Finally, an update to milk storage guidelines!
Photo by Mariel and Joey Lifestyle Photography
In September 2021, the AAP removed the below guidance from their Frequently Asked Questions page within 24 hours of this post. While they did not retract their original statement, we understand that this change may be confusing. We'll continue to keep up on AAP guidance.
We are always working to provide moms with the most up-to-date information so they can make decisions for themselves and their babies that are best for their families. We wanted to let you know that the American Academy of Pediatrics previously updated their recommendation regarding adding freshly expressed milk to chilled milk. In September 2021, the AAP replaced the text with links to the older version of the Academy of Breastfeeding Medicine's protocol #8 on Human Milk Storage and the CDC's related guidelines based on the same protocol. You can find those links and a helpful article cited by the AAP here: Healthy Children Article Tips for Freezing and Refrigerating Breastmilk, CDC Proper Storage and Preparation of Breastmilk, and the AMB Clinical Protocol Human Milk Storage Information for Home Use For Full-Term Infants.

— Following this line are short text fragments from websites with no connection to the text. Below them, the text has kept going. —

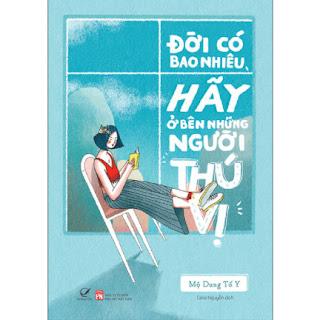 Đời Có Bao Nhiêu, Hãy Ở Bên Những Người Thú Vị ebook PDF EPUB AWZ3 PRC MOBI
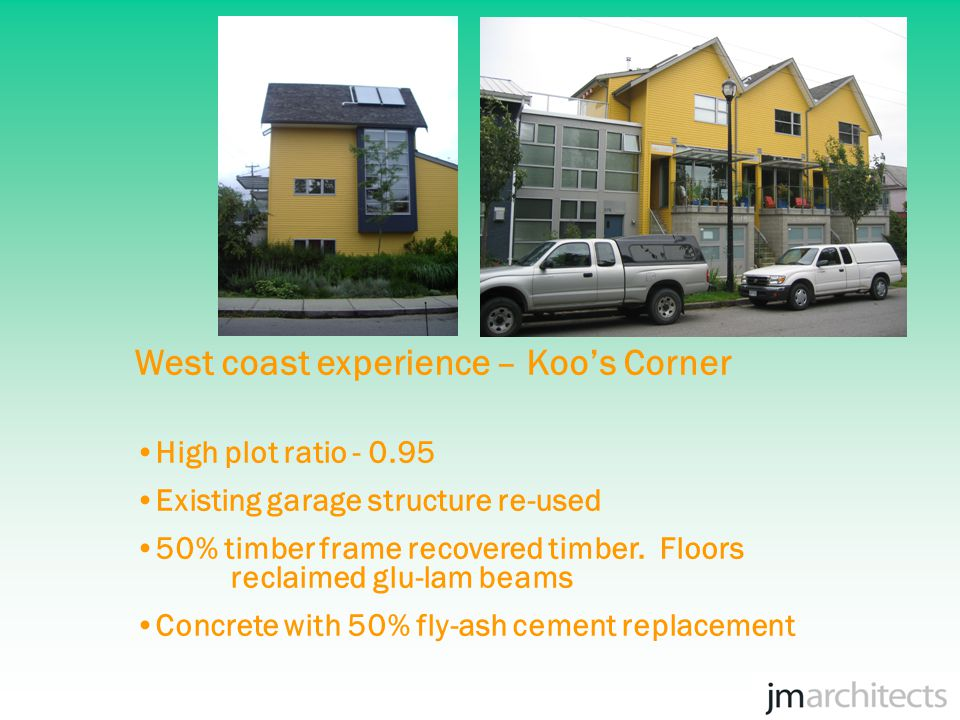 West coast experience – Koo's Corner Exterior cladding composite of cement/wood waste Floor tiles re-cycled porcelain Rain water recovery, permeable surfaces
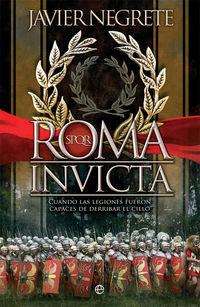 ROMA INVICTA - CUANDO LAS LEGIONES FUERON CAPACES DE DERRIBAR EL CIELO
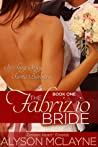 The Fabrizio Bride  (Sizzling, Sexy, Santa Barbara Book 1)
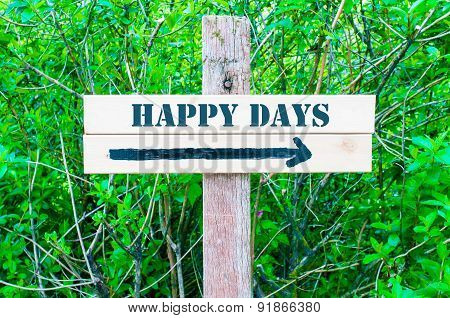 Happy Days Directional Sign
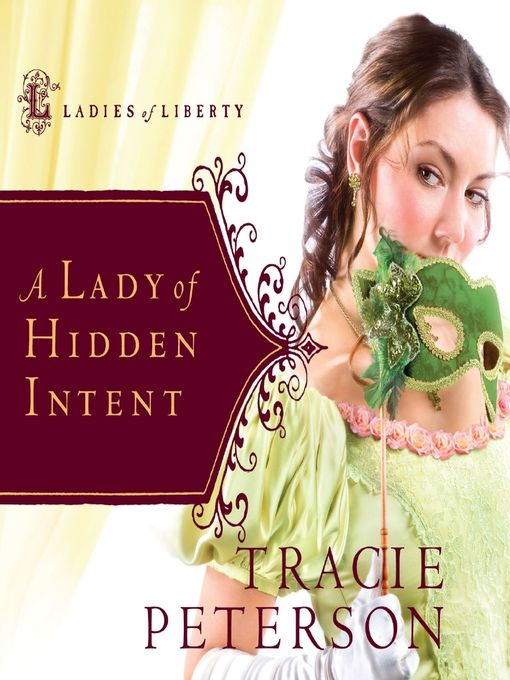 Title details for A Lady of Hidden Intent by Tracie Peterson - Wait list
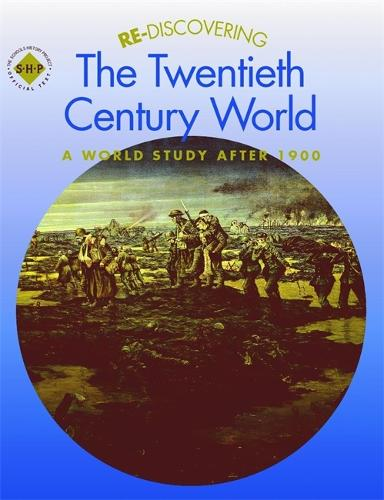 Re-discovering the Twentieth-Century World: A World Study after 1900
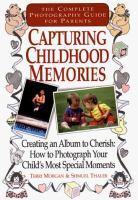 Capturing Childhood Memories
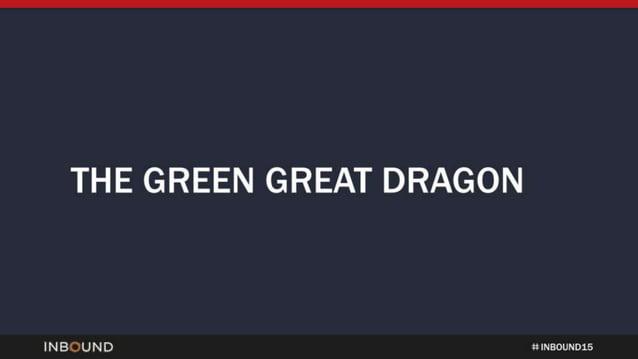 THE GREEN GREAT DRAGON  INBOUND ti NNNNNNN 15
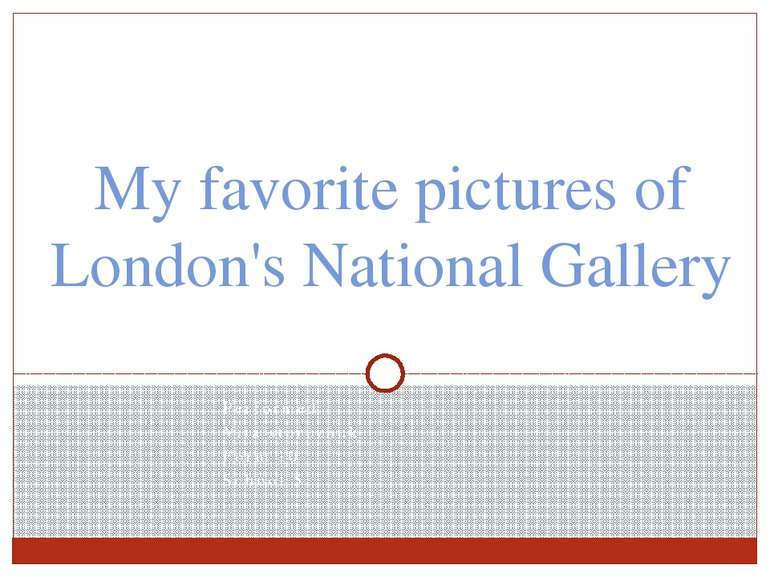 My favorite pictures of London's National Gallery Performed Vita storozhuk Fo...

None of the AAP, CDC or ABM sources state that there is any danger in combining temperatures. So the next logical question moms ask is: what happens if I combine milk from different pumping sessions without cooling it first? The answer given by the CDC and the Academy of Breastfeeding Medicine is that combining milk "can rewarm the older stored milk." That's it. That's the answer. No other risks are identified. No research is cited by any sources to indicate that there are additional risks or concerns to be aware of.
In February 2021, the Academy provided this information:
Mothers can mix warm milk and cold, or even consider pooling milk from 24 hours together, which may help even out variability in nutrients due to pumping time or breast emptying (which influences fat content of the milk).
As a pumping mom already overwhelmed by all of the rules I am trying to keep up with everyday, it is reassuring to see this formal recognition of the quality and reliability of the research being conducted by renowned pediatricians and biochemists in the field of human milk medicine. While it will take a while to spread across platforms (we recognize that the CDC is a little busy these days!) and reach all providers, this is a great start.
Human milk contains many known antimicrobial and immunomodulatory molecules...the reduced pH caused by these bacteria [in breastmilk], and additionally, by known and unknown components of human breast milk make it more difficult for potentially pathogenic organisms to colonize.
Simply put, breast milk has the power to fight bacteria and inhibit the growth of bacterial organisms. Every time guidelines are updated to reflect current evidence and science, moms and babies benefit.